* [依頼内容]: 下のデータを最初の行から最後の行まで、一字一句変えずに書き写すこと。

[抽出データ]

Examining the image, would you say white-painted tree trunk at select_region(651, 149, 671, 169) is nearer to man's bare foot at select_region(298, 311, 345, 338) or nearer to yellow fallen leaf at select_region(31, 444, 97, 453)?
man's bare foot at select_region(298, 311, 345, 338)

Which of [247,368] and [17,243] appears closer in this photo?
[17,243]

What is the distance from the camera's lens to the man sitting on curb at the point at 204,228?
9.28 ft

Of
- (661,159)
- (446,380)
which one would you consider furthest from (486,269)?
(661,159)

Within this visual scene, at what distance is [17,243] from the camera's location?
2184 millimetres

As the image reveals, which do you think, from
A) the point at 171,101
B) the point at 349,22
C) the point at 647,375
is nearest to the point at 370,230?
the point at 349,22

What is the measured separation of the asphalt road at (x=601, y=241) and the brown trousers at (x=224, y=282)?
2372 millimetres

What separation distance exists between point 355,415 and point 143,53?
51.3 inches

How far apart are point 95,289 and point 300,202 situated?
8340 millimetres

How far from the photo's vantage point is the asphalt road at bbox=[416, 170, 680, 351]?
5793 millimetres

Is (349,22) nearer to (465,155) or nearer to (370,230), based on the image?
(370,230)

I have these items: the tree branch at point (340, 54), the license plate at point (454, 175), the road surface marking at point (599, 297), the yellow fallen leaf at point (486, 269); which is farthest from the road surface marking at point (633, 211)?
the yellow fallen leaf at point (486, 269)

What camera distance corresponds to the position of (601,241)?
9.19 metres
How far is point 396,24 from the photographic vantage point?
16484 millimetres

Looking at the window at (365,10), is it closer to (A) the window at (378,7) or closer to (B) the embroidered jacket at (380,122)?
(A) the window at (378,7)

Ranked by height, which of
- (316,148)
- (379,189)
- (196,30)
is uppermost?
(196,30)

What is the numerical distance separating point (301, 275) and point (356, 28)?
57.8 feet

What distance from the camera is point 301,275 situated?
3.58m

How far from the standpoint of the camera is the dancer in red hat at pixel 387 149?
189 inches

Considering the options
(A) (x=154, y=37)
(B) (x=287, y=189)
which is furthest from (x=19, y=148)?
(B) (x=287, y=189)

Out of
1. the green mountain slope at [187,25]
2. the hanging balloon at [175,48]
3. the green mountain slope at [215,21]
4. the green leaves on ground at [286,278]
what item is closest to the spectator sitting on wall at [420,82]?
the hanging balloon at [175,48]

* [解答例]:
Examining the image, would you say white-painted tree trunk at select_region(651, 149, 671, 169) is nearer to man's bare foot at select_region(298, 311, 345, 338) or nearer to yellow fallen leaf at select_region(31, 444, 97, 453)?
man's bare foot at select_region(298, 311, 345, 338)

Which of [247,368] and [17,243] appears closer in this photo?
[17,243]

What is the distance from the camera's lens to the man sitting on curb at the point at 204,228?
9.28 ft

Of
- (661,159)
- (446,380)
which one would you consider furthest from (486,269)?
(661,159)

Within this visual scene, at what distance is [17,243] from the camera's location?
2184 millimetres

As the image reveals, which do you think, from
A) the point at 171,101
B) the point at 349,22
C) the point at 647,375
is nearest to the point at 370,230?
the point at 349,22

What is the measured separation of the asphalt road at (x=601, y=241) and the brown trousers at (x=224, y=282)?
2372 millimetres

What separation distance exists between point 355,415 and point 143,53?
51.3 inches

How far apart are point 95,289 and point 300,202 situated?
8340 millimetres

How far from the photo's vantage point is the asphalt road at bbox=[416, 170, 680, 351]?
5793 millimetres

Is (349,22) nearer to (465,155) or nearer to (370,230), based on the image?
(370,230)

I have these items: the tree branch at point (340, 54), the license plate at point (454, 175), the road surface marking at point (599, 297), the yellow fallen leaf at point (486, 269); which is farthest from the road surface marking at point (633, 211)?
the yellow fallen leaf at point (486, 269)

What camera distance corresponds to the position of (601,241)?
9.19 metres
How far is point 396,24 from the photographic vantage point?
16484 millimetres

Looking at the window at (365,10), is it closer to (A) the window at (378,7) or closer to (B) the embroidered jacket at (380,122)?
(A) the window at (378,7)

Ranked by height, which of
- (316,148)
- (379,189)
- (196,30)
is uppermost?
(196,30)

What is the numerical distance separating point (301, 275) and point (356, 28)?
57.8 feet

What distance from the camera is point 301,275 situated?
3.58m

How far from the standpoint of the camera is the dancer in red hat at pixel 387 149?
189 inches

Considering the options
(A) (x=154, y=37)
(B) (x=287, y=189)
which is furthest from (x=19, y=148)?
(B) (x=287, y=189)

Out of
1. the green mountain slope at [187,25]
2. the hanging balloon at [175,48]
3. the green mountain slope at [215,21]
4. the green leaves on ground at [286,278]
what item is closest to the spectator sitting on wall at [420,82]?
the hanging balloon at [175,48]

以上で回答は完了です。